52. The Pseudomonas sp. strain according to claim 46, wherein the phi15 lysozyme has a protein sequence of accession number YP_004286199.1 or has a G3RQ mutation relative to the protein sequence of accession number YP_004286199.1, wherein glycine at position 3 is replaced by the dipeptide arginine-glutamine.
53. The Pseudomonas sp. strain according to claim 46, wherein the phi15 lysozyme sequence comprises a BCD22 ribosome binding site.
54. The Pseudomonas sp. strain according to claim 46, further comprising a nucleotide sequence encoding a phi15 GP16 RNA polymerase inhibitor having the sequence of accession number YP_004286194.1.

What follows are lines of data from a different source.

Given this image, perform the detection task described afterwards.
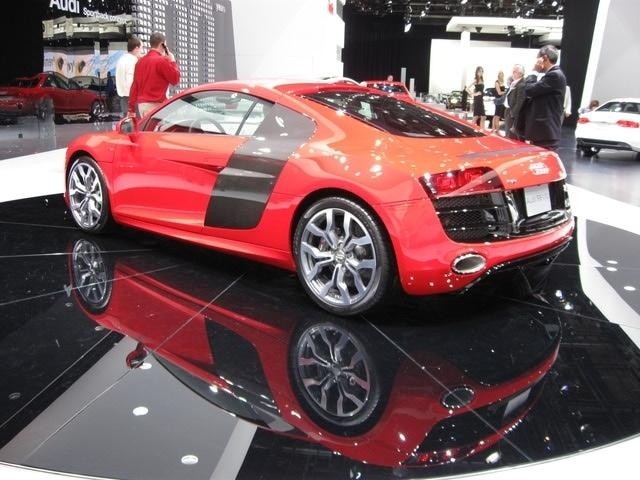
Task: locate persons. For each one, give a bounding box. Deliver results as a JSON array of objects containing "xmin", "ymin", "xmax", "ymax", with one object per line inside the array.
[
  {"xmin": 127, "ymin": 33, "xmax": 180, "ymax": 119},
  {"xmin": 461, "ymin": 44, "xmax": 572, "ymax": 153},
  {"xmin": 386, "ymin": 75, "xmax": 394, "ymax": 82},
  {"xmin": 105, "ymin": 72, "xmax": 114, "ymax": 112},
  {"xmin": 116, "ymin": 38, "xmax": 143, "ymax": 117},
  {"xmin": 578, "ymin": 100, "xmax": 599, "ymax": 116}
]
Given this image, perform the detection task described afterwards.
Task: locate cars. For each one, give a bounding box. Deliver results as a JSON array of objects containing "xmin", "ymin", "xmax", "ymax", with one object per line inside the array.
[
  {"xmin": 443, "ymin": 83, "xmax": 526, "ymax": 122},
  {"xmin": 361, "ymin": 76, "xmax": 418, "ymax": 106},
  {"xmin": 318, "ymin": 73, "xmax": 361, "ymax": 87},
  {"xmin": 575, "ymin": 94, "xmax": 640, "ymax": 166},
  {"xmin": 1, "ymin": 69, "xmax": 107, "ymax": 121}
]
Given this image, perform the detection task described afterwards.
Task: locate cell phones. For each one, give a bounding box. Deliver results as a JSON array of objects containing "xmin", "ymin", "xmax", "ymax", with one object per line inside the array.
[{"xmin": 162, "ymin": 43, "xmax": 168, "ymax": 55}]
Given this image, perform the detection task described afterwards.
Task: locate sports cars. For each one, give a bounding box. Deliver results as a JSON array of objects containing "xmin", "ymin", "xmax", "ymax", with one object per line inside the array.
[
  {"xmin": 61, "ymin": 76, "xmax": 579, "ymax": 319},
  {"xmin": 66, "ymin": 238, "xmax": 565, "ymax": 466}
]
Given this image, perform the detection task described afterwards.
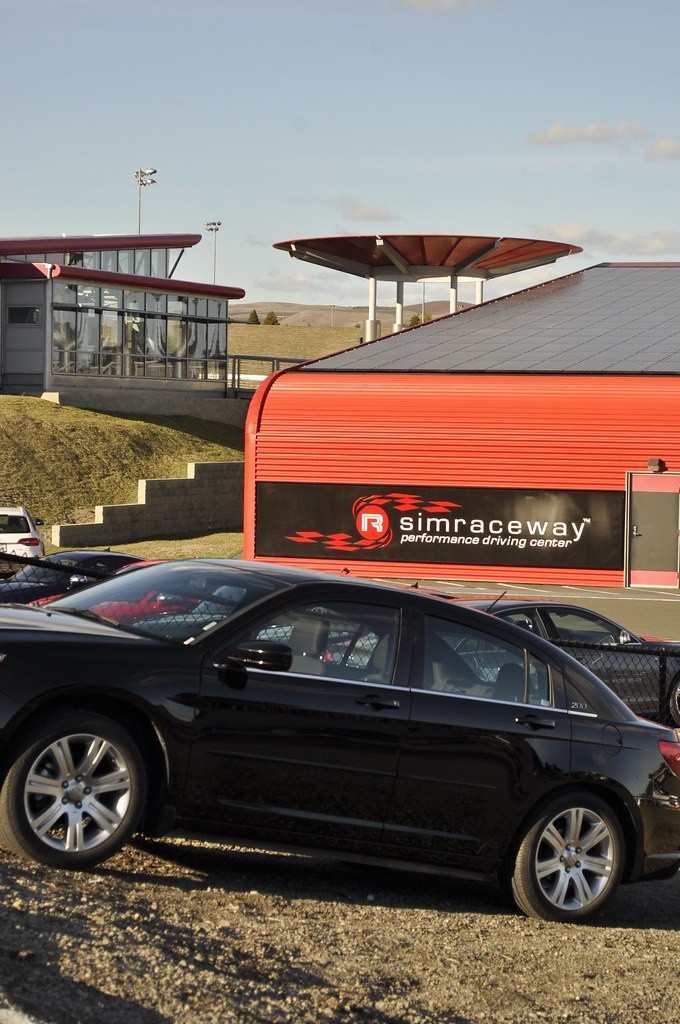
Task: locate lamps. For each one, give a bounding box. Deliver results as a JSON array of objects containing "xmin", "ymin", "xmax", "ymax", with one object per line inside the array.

55. The Pseudomonas sp. strain according to claim 36, further comprising a plasmid capable of integrating or replicating in the Pseudomonas sp. strain, the plasmid comprising a phi15 promoter sequence operably linked to:
a nucleotide comprising one or more restriction sites for insertion of a nucleotide sequence encoding a recombinant protein; or
a nucleotide sequence encoding the recombinant protein.
56. A method of producing a recombinant protein, the method comprising administering an agent that induces transcription and translation of the phi15 RNA polymerase to the Pseudomonas sp. strain of claim 55 comprising the nucleotide sequence encoding the recombinant protein.